## TO BE DONE
Copy out the following rows word for word.

- - - -

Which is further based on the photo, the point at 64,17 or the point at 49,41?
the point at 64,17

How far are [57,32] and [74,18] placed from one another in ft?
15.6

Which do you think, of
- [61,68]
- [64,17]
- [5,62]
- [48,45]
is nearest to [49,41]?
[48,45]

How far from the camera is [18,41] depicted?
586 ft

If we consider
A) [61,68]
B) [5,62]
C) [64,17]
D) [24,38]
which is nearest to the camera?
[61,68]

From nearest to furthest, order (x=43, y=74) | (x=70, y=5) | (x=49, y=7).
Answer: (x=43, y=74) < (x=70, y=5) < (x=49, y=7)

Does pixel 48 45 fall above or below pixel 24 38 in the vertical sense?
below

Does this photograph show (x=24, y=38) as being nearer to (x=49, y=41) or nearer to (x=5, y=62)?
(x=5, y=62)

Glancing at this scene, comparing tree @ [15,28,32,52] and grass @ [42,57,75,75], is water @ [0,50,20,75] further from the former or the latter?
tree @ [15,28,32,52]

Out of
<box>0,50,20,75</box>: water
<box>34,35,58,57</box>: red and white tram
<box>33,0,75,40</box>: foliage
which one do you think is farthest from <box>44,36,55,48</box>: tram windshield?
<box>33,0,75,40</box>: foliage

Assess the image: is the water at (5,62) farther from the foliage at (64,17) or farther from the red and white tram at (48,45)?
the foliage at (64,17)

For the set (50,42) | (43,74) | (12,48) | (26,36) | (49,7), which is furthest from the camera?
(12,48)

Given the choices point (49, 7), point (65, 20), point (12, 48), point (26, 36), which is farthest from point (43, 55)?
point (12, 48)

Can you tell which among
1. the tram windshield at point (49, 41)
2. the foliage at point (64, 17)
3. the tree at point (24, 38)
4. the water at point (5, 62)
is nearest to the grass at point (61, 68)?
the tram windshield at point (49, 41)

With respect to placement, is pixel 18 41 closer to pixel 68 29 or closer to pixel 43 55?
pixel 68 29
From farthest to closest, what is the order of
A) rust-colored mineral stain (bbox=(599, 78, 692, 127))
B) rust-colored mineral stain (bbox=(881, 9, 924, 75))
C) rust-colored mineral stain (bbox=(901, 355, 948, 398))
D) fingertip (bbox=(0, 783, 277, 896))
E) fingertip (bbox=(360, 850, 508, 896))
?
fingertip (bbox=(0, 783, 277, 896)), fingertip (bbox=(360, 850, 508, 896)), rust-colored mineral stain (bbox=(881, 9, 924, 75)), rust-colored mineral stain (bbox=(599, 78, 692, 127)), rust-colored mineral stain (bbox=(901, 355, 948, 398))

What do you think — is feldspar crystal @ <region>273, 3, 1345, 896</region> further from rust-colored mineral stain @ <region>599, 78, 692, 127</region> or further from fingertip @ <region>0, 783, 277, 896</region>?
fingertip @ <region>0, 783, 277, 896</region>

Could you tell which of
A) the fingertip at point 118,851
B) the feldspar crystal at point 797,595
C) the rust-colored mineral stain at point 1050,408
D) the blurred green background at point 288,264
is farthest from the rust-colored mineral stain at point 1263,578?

- - - -

## SOLUTION
Which is further based on the photo, the point at 64,17 or the point at 49,41?
the point at 64,17

How far are [57,32] and [74,18] placed from one another in ft?
15.6

Which do you think, of
- [61,68]
- [64,17]
- [5,62]
- [48,45]
is nearest to [49,41]?
[48,45]

How far from the camera is [18,41] depicted?
586 ft

If we consider
A) [61,68]
B) [5,62]
C) [64,17]
D) [24,38]
which is nearest to the camera?
[61,68]

From nearest to furthest, order (x=43, y=74) | (x=70, y=5) | (x=49, y=7).
Answer: (x=43, y=74) < (x=70, y=5) < (x=49, y=7)

Does pixel 48 45 fall above or below pixel 24 38 in the vertical sense?
below

Does this photograph show (x=24, y=38) as being nearer to (x=49, y=41) or nearer to (x=5, y=62)?
(x=5, y=62)

Glancing at this scene, comparing tree @ [15,28,32,52] and grass @ [42,57,75,75], is water @ [0,50,20,75] further from the former or the latter?
tree @ [15,28,32,52]

Out of
<box>0,50,20,75</box>: water
<box>34,35,58,57</box>: red and white tram
<box>33,0,75,40</box>: foliage
which one do you think is farthest from <box>44,36,55,48</box>: tram windshield?
<box>33,0,75,40</box>: foliage

Assess the image: is the water at (5,62) farther from the foliage at (64,17) or farther from the red and white tram at (48,45)?
the foliage at (64,17)

For the set (50,42) | (43,74) | (12,48) | (26,36) | (49,7), which is furthest from the camera?
(12,48)

Given the choices point (49, 7), point (65, 20), point (12, 48), point (26, 36), which is farthest from point (43, 55)?
point (12, 48)

Can you tell which among
1. the tram windshield at point (49, 41)
2. the foliage at point (64, 17)
3. the tree at point (24, 38)
4. the water at point (5, 62)
is nearest to the grass at point (61, 68)?
the tram windshield at point (49, 41)

With respect to placement, is pixel 18 41 closer to pixel 68 29 or closer to pixel 43 55?
pixel 68 29
From farthest to closest, what is the order of
A) rust-colored mineral stain (bbox=(599, 78, 692, 127))
B) rust-colored mineral stain (bbox=(881, 9, 924, 75))
C) rust-colored mineral stain (bbox=(901, 355, 948, 398))
D) fingertip (bbox=(0, 783, 277, 896))
E) fingertip (bbox=(360, 850, 508, 896))
?
fingertip (bbox=(0, 783, 277, 896)), fingertip (bbox=(360, 850, 508, 896)), rust-colored mineral stain (bbox=(881, 9, 924, 75)), rust-colored mineral stain (bbox=(599, 78, 692, 127)), rust-colored mineral stain (bbox=(901, 355, 948, 398))

What do you think — is feldspar crystal @ <region>273, 3, 1345, 896</region> further from rust-colored mineral stain @ <region>599, 78, 692, 127</region> or further from fingertip @ <region>0, 783, 277, 896</region>?
fingertip @ <region>0, 783, 277, 896</region>

Could you tell which of
A) the fingertip at point 118,851
B) the feldspar crystal at point 797,595
C) the rust-colored mineral stain at point 1050,408
D) the blurred green background at point 288,264
is farthest from the rust-colored mineral stain at point 1263,578?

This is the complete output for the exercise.